§ Exercise passage
--- START ---

In Vivo Comparison of Fourier-Domain Optical Coherence Tomography and Intravascular Ultrasonography

Author(s): 

Sathyadeepak Ramesh, Aristotelis Papayannis, MD, Abdul-rahman Abdel-karim, MD, Subhash Banerjee, MD, Emmanouil Brilakis, MD, PhD

Coronary angiography. Coronary angiography was performed through femoral or radial access over a conventional 0.014˝ guidewire after injection of 200 μg of nitroglycerin. All lesions were imaged from at least two orthogonal views. Selection of anticoagulation, other adjunctive pharmacotherapy, and percutaneous coronary intervention technique and equipment were at the discretion of the operator.

--- END ---

§ Record extracts
--- START ---

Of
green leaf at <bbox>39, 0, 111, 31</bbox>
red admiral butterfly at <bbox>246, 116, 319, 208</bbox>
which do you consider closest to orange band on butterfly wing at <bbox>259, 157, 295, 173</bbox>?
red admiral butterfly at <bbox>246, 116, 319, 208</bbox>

--- END ---

§ How to complete this task
From the coronary angiography text above, set down the words between "In Vivo Comparison" and "of the operator.", inclusive.

§ Task solution
In Vivo Comparison of Fourier-Domain Optical Coherence Tomography and Intravascular Ultrasonography

Author(s): 

Sathyadeepak Ramesh, Aristotelis Papayannis, MD, Abdul-rahman Abdel-karim, MD, Subhash Banerjee, MD, Emmanouil Brilakis, MD, PhD

Coronary angiography. Coronary angiography was performed through femoral or radial access over a conventional 0.014˝ guidewire after injection of 200 μg of nitroglycerin. All lesions were imaged from at least two orthogonal views. Selection of anticoagulation, other adjunctive pharmacotherapy, and percutaneous coronary intervention technique and equipment were at the discretion of the operator.